I was her ‘best pal.’ Her words too.

That summed it up perfectly.

The friend-zone is where I made my residence. No sight of anything other than being the person she told everything to and came to when she needed someone. Nothing for miles around, even the sky had been taken away.

She was beautiful. Gorgeous blue eyes, soft brunette hair, a laugh and smile that were sweet enough to make me ill. A perfect a*s, lovely breasts, and a slender curvy body supporting it all. She had everything a man could want and all I was, was her

‘best pal.’

Such a reliable and trustworthy person I was to her that when I finally grew the balls to ask her out, she hesitated.

For four months.

When you tell yourself it will never work out though and this conversation pertains to you and your ‘best pal,’ how much do you really care about that person? To drag them along, leaving them bits of hope along the way like Hansel and Gretel leaving bread crumbs to find their way home, all the while telling yourself it will not work. All of this before he is even given a chance to prove you wrong.

I gave up. Four months later I told her the truth about how the constant game of back and forth was only confusing me and was stressing enough to fuel a new wave of depression. I’ve learned in this time that health insurance is a must have, especially when you have a condition. Needing medication when even your best is nowhere near enough to keep you going and simply talking to someone one a weekly basis is helpful for at least four hours. Sometimes not even though four hours last when you over analyze it all faster than normal.

We wouldn’t date and I had to accept that. So I said it first.

“I really did want to date you.” She says to me after her first words to me in over two weeks were,

“We will never date.”

I’ve quit the job after three and a half years. When we worked together she acted as if nothing had happened, upholding her image of herself to everyone. She doesn’t want them, and everyone else for that matter, to see that she is holding up a wall to them. Never letting them know what was going on in her life.

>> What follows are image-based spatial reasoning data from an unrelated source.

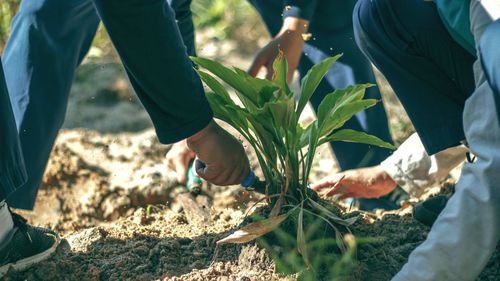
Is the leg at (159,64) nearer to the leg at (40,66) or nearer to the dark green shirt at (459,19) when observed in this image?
the dark green shirt at (459,19)

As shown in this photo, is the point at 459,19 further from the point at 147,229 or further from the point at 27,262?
the point at 27,262

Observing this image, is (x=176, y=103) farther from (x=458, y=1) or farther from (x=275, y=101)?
(x=458, y=1)

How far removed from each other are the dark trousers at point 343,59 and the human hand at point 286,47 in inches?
7.6

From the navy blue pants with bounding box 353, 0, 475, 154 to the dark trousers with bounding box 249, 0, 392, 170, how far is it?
2.17 feet

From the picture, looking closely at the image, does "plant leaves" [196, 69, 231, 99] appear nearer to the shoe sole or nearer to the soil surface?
the soil surface

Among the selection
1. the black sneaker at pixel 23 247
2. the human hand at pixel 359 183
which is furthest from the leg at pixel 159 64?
the human hand at pixel 359 183

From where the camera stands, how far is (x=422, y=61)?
2748 millimetres

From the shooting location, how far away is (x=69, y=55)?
10.3 ft

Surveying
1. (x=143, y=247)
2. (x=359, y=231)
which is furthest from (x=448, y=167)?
(x=143, y=247)

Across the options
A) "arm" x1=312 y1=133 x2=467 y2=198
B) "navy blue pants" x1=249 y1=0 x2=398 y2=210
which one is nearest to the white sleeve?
"arm" x1=312 y1=133 x2=467 y2=198

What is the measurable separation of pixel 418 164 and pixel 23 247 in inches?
52.5

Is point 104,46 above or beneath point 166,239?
beneath

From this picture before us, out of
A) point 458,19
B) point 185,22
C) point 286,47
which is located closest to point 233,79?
point 458,19

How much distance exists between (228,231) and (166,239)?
0.20 m
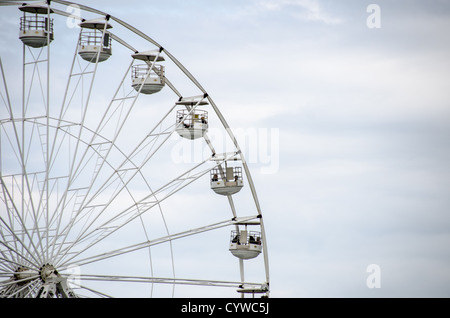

She looked out for me when I needed someone, when I couldn’t turn to my friends because I couldn’t allow them to see me without my walls. That was almost a year ago now and obviously things have changed. No more than a month after those words of her’s she is seeing someone and for the first time, people know about it.

Somehow though I have become the villain of this season because I did something for myself. And even though the show continues to carry on it lost one of its longest running and most popular characters. The end of the episode was how I wanted it.

I was alone as I pushed those gray metal doors open for one last time. I walk to the curb and put on my sunglasses. My friend pulls up next to me and I get into the car. He asks me how my day was and I smile. I look to him as he takes a turn.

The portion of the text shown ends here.